--- Texto base ---

Así que veamos algunos westerns, de cerca, una película tras otra.

El sargento negro [Sergeant Rutledge] [1960]

Cuando una vez le preguntaron a Orson Welles cuáles eran sus cineastas favoritos, respondió: «Prefiero a los viejos maestros, es decir, John Ford, John Ford y John Ford».

Nacido como Jack Feeney, hijo de inmigrantes irlandeses en Maine a finales del siglo XIX, Ford tiene tanto derecho como cualquiera a reclamar el título de mejor cineasta estadounidense. (Y también tiene mucho que decir para ser considerado el mejor artista estadounidense en cualquier medio). Aunque trabajó en muchos géneros —logrando dirigir una película protagonizada por Shirley Temple y una adaptacion mordaz de Las uvas de la ira en un breve lapso de tiempo—, Ford es inseparable del western. Gran parte de lo que son los westerns como género cinematográfico, su aspecto, su atmósfera y su ritmo, se remonta a Ford. Su propia complejidad es la del western en miniatura.

--- Filas de datos ---

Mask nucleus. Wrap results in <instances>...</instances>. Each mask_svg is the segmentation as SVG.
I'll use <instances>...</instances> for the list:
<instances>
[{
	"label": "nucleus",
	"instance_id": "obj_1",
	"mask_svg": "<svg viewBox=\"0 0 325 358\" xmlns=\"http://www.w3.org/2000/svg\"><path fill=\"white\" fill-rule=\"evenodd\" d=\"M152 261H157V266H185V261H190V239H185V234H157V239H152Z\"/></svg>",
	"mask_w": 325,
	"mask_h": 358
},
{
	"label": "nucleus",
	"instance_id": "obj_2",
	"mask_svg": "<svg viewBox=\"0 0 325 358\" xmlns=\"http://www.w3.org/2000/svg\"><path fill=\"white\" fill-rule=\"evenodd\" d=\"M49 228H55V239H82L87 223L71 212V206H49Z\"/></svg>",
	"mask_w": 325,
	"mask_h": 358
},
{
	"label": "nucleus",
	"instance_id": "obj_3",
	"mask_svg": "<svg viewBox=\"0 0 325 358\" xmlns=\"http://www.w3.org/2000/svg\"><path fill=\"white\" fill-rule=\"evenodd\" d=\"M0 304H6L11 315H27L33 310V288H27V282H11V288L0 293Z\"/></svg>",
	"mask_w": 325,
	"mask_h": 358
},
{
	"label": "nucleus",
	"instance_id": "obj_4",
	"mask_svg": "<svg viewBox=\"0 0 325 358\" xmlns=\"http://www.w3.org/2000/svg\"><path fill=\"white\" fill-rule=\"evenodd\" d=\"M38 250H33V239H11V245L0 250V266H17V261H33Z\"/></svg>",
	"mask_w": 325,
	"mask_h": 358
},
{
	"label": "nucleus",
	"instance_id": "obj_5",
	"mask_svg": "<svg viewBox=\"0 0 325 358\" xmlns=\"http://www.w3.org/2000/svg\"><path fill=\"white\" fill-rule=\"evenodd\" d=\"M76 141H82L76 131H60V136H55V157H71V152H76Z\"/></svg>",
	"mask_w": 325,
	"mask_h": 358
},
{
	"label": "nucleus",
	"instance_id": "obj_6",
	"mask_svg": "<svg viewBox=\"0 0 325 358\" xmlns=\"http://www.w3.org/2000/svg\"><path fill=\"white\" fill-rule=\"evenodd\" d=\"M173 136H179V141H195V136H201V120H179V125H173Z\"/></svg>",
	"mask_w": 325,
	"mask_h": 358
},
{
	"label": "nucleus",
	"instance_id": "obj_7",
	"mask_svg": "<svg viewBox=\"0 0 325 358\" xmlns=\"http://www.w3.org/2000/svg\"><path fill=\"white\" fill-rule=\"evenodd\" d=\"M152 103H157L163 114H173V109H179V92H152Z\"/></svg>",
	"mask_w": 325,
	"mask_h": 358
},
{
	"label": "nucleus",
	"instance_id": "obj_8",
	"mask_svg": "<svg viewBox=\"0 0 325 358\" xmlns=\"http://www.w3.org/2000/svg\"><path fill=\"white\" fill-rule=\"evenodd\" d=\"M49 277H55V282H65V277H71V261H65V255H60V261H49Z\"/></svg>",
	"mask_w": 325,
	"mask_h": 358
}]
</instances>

---

**Tarea propuesta**:
Prosigue el texto sobre John Ford y el western a partir de su última oración.

**Solución**:
Hay dos narrativas principales sobre la trayectoria política de John Ford. Una, como resume Eileen Jones, es que, aunque Ford se entregó inicialmente a los mitos supremacistas de Estados Unidos y del Oeste, su «posterior cuestionamiento de sus propias creencias, instigado por el movimiento de los derechos civiles», le llevó a «sus últimos westerns, más oscuros y perturbadores, al estilo del cine negro». La otra es que, de joven, era en general de izquierdas, se identificaba como socialdemócrata, apoyaba el New Deal y colaboraba con el comunista irlandés Liam O’Flaherty (Ford ganó el primero de sus cuatro Óscar al mejor director por su película basada en la novela de O’Flaherty The Informer), antes de derivar hacia la derecha y apoyar a Barry Goldwater y Richard Nixon en sus campañas presidenciales. A pesar de ser opuestas en todos los sentidos, ambas historias son en cierta medida ciertas, y no tengo ningún deseo de suavizar los aspectos más controvertidos de Ford presentando solo una u otra. Aunque la política personal de Ford parece haberse desplazado hacia la derecha, el cambio en sus películas no se entiende mejor en términos de izquierda y derecha, sino como un movimiento en un eje diferente.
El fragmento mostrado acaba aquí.